Once you have implemented that and/or if this doesn't solve your problem because your stream is continuous (DJ-style mix), you'll certainly run into the song boundary / song section boundary ambiguity - but if this is not a problem to you then there are solutions. What you are looking for is known in the academic community as ``unsupervised audio stream segmentation" - with a variety of techniques proposed over the years. You have to decide on two ingredients: which audio features to extract from the audio stream; and which statistical analysis method to use to detect changes/structure.
Regarding the features, the consensus is on a combinations of the following:
- MFCC (which carry timbre/instrumentation information)
- Chroma (which carry key/chord information)
- Loudness
- Tempo or other measures of rhythm (beat histogram, Pampalk's fluctuation patterns, etc.)
Very frequently, an algorithm can be repurposed just by a change of features... For example, there are papers on musicological analysis of piano music which will not use MFCC (same timbre throughout the piece), or papers on pop song structure analysis which will not use tempo (assumed to be constant throughout the piece, so not informative) - but the methods they describe could very well work for you if you decide to include other features - so don't be narrow when looking for literature.
Regarding the statistical analysis methods, the usual suspects are:
Computation of a self-similarity matrix, and "checkerboard" filter to detect blocks. The classic paper is by Foote, "Automatic Audio Segmentation Using A Measure of Audio Novelty". Foote's novelty detection function can be computed online and incrementally - over a buffer of past audio frames.

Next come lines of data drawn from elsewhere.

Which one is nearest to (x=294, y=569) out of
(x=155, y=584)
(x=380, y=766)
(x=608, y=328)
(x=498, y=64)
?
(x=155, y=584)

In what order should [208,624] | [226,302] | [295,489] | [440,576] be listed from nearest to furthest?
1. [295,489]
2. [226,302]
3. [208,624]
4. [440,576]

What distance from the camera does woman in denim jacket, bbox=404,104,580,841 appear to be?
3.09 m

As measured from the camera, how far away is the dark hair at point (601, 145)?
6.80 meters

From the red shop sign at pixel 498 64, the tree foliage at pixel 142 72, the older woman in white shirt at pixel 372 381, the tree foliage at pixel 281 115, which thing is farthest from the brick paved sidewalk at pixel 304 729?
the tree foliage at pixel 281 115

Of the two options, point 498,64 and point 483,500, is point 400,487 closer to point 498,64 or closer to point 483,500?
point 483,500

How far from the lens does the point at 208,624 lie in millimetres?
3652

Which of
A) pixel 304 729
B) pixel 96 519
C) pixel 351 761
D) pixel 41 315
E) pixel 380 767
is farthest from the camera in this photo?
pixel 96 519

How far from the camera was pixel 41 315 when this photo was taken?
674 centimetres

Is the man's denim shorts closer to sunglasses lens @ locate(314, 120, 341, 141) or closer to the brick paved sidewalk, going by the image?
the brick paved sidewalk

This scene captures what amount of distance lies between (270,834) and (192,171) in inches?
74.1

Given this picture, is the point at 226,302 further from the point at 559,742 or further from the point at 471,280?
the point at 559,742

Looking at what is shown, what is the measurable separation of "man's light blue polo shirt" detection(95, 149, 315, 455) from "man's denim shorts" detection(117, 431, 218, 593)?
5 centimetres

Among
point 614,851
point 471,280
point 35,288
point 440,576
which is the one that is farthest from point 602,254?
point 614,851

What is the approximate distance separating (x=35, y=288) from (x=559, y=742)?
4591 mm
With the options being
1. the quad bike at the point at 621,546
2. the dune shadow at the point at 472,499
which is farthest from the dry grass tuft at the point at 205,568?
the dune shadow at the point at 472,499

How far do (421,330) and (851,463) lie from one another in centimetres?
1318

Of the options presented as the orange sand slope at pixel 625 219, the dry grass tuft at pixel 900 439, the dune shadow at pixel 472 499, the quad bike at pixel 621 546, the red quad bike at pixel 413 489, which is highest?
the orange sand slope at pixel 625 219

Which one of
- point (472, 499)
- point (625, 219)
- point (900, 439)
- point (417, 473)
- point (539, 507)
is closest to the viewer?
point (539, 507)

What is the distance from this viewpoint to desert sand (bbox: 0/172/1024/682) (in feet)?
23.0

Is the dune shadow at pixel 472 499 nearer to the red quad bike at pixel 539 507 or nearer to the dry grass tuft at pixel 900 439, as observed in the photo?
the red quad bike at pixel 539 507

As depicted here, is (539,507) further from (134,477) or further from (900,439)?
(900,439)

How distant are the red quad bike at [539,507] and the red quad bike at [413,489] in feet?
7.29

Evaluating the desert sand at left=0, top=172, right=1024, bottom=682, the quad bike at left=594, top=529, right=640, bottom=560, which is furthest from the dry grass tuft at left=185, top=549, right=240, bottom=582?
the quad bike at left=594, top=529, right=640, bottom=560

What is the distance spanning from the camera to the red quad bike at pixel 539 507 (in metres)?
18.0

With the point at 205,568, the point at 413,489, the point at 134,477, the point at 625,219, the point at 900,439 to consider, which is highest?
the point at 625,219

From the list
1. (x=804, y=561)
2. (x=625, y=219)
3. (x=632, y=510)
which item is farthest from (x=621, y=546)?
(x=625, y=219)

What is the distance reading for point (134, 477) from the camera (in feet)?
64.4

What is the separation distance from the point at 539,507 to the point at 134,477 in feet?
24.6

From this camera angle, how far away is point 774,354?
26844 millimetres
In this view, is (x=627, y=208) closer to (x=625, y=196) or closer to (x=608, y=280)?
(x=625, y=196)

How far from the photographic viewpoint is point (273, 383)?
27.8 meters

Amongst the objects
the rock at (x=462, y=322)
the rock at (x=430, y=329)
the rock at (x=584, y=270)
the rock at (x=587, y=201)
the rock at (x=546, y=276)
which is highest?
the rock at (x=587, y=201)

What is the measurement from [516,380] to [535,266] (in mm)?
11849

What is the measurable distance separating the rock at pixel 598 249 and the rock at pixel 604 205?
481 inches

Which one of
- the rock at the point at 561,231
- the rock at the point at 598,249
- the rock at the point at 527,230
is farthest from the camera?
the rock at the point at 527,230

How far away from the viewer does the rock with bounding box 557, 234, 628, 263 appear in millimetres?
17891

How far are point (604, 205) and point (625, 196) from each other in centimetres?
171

Hidden Markov models, used in an unsupervised way. You hope that the HMM states will map well into segments (Peeters and Rodet, "Music Structure Discovering Using Dynamic Audio Features for Audio Summary Generation: Sequence and State Approach"), or you overestimate the number of HMM states and look for changes in the HMM state distribution within small windows (Levy and Sandler, "Structural Segmentation of Musical Audio by Constrained Clustering"). These methods are more geared towards offline processing, and situations in which you have an idea in advance of how many segments you want to identify.
"Streaming" change detection methods. The principle is to split the past $N$ frames of audio into two $N/2$ frames blocks $S_1$ and $S_2$, and to perform a statistical test to decide which of the hypotheses "Frames from $S_1$ and $S_2$ are drawn from the same distribution $P$" and "Frames from $S_1$ and $S_2$ are drawn from a different distribution $P_1$ and $P_2$" is the most likely. Big peaks or dips in the test outcome indicate that the middle of the block is a segment change. There are a number of information criteria used to weigh the two hypotheses, such as the BIC (Classic paper: "Unsupervised Audio Stream Segmentation And Clustering Via The Bayesian Information Criterion" by Zhou). The limitation here is that you usually have little data to perform the test, and the data has weird-looking distributions. See the section 2.2 of Gillet et al's "Comparing audio and video segmentations for music videos indexing" for a few pointers on kernel methods that overcome these limitations.
For a real-life application (indexing of radio streams), see for example Ramona's "Combined supervised and unsupervised approaches for automatic segmentation of radiophonic audio streams" - this work combined the kind of unsupervised section detectors discussed here to a supervised speech/music classifier (to tackle the most obvious part of the problem).